If incorrect content is detected early, it becomes an operational issue instead of a user-facing disaster.
This is especially important when dealing with large datasets or AI-related content. A single corrupted or mismatched file can poison downstream processes in ways that are very hard to debug. Verifiability is not academic in these cases. It’s a safety requirement.
The fifth principle is versioning discipline.
Large files change. Datasets get updated. Media gets replaced. Models get retrained. If you don’t have a clear versioning story, caching will amplify every mistake.
Versioning discipline means clear rules: how versions are created, how they are referenced, how long old versions remain accessible, and how consumers are expected to migrate. It also means resisting the temptation to “just overwrite” because it feels simpler in the moment.
With Walrus, versioning discipline pairs well with the network’s durability model. You can keep old versions accessible for auditability and rollback while still serving new versions efficiently. Caches can hold multiple versions safely because each version has a clear identity.
The sixth principle is knowing when not to cache.
This sounds counterintuitive, but it’s critical. Some data should not be cached aggressively. Compliance-related pulls, sensitive datasets, or rapidly changing content may require direct retrieval or stricter validation. If you cache everything blindly, you create compliance and correctness risks.
Good systems have bypass rules. They know when to skip the cache, when to force revalidation, and when to log access for audit. These decisions should be explicit, not accidental.
The final principle is observability.
You cannot manage what you cannot see. If caching is part of your delivery path, it must be observable. You should know cache hit rates, miss rates, error rates, and validation failures. You should know when caches are serving stale content and how often integrity checks fail.
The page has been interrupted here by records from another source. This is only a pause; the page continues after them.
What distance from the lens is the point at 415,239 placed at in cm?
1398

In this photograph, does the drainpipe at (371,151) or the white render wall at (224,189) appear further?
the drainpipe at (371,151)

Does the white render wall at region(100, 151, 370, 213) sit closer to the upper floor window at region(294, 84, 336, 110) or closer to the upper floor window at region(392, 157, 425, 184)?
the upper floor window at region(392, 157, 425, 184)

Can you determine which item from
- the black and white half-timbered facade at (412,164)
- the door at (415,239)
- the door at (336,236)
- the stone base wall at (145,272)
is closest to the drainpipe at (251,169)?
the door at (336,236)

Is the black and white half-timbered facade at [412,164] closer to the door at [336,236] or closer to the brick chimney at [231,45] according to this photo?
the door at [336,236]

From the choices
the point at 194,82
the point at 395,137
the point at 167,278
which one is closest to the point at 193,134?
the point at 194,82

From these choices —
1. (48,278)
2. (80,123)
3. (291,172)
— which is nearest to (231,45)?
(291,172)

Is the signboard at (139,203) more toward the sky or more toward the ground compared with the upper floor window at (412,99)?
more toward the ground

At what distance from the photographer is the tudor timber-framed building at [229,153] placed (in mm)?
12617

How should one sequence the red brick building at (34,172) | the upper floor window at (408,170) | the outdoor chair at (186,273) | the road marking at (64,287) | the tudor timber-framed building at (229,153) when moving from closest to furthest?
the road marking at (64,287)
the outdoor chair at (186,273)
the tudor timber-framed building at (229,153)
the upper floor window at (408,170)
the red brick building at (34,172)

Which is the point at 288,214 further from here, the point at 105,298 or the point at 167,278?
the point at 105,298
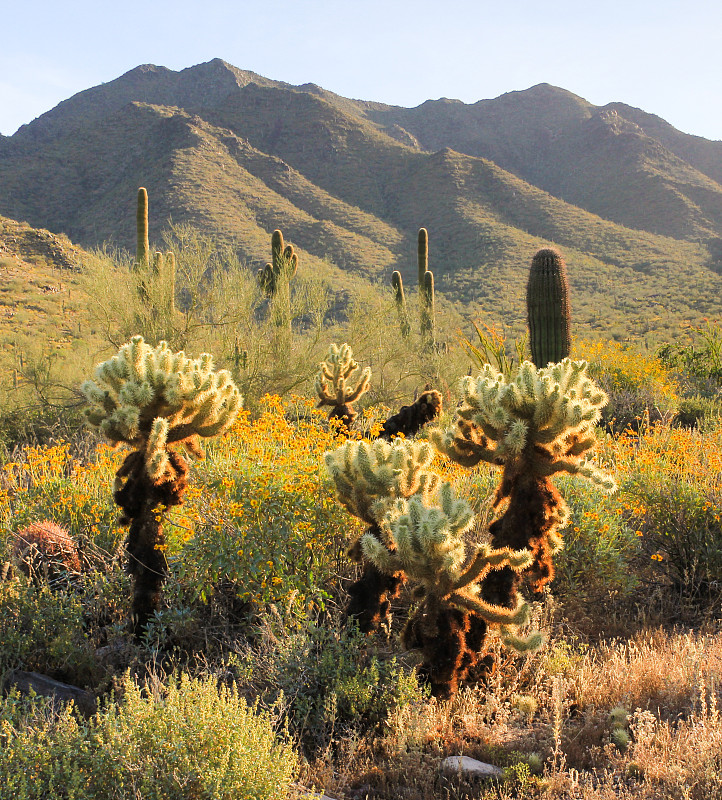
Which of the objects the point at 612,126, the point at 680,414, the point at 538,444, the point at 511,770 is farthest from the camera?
the point at 612,126

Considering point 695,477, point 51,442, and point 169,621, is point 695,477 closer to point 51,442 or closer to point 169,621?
point 169,621

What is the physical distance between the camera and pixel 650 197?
52.9m

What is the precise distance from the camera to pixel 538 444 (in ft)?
13.0

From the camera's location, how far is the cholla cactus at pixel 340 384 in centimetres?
870

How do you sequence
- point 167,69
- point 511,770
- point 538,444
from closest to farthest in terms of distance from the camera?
point 511,770 < point 538,444 < point 167,69

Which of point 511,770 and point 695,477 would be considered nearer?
point 511,770

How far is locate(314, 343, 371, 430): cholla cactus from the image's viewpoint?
28.5ft

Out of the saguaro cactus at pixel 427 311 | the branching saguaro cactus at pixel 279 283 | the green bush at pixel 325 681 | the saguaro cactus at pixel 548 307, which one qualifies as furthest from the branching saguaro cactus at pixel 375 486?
the saguaro cactus at pixel 427 311

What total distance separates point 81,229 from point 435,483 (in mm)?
42613

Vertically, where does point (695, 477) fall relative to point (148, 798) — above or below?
above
Without observability, caching problems look like random bugs. With observability, they look like engineering tasks.
This is where many decentralized storage integrations fall down. Teams assume the storage layer will handle everything and forget that delivery is still their responsibility. Walrus can provide reliable storage and availability, but the application still owns the user experience. That means owning caching behavior consciously.
So if I had to summarize how I design caching without losing verifiability, it would be this:
Use immutable, content-addressed data. Separate mutable references from immutable content. Design hot paths intentionally. Verify at the edge. Version with discipline. Know when not to cache. Observe everything.
Do this, and caching becomes an asset instead of a liability.
Ignore it, and caching becomes the place where trust quietly breaks.
Speed matters, but proof matters more. In infrastructure, fast and wrong is worse than slow and correct. The real win is being fast and correct consistently. That’s the bar serious systems have to meet. And that’s the bar you should design for if you’re building on Walrus or any storage layer meant to survive beyond the demo phase.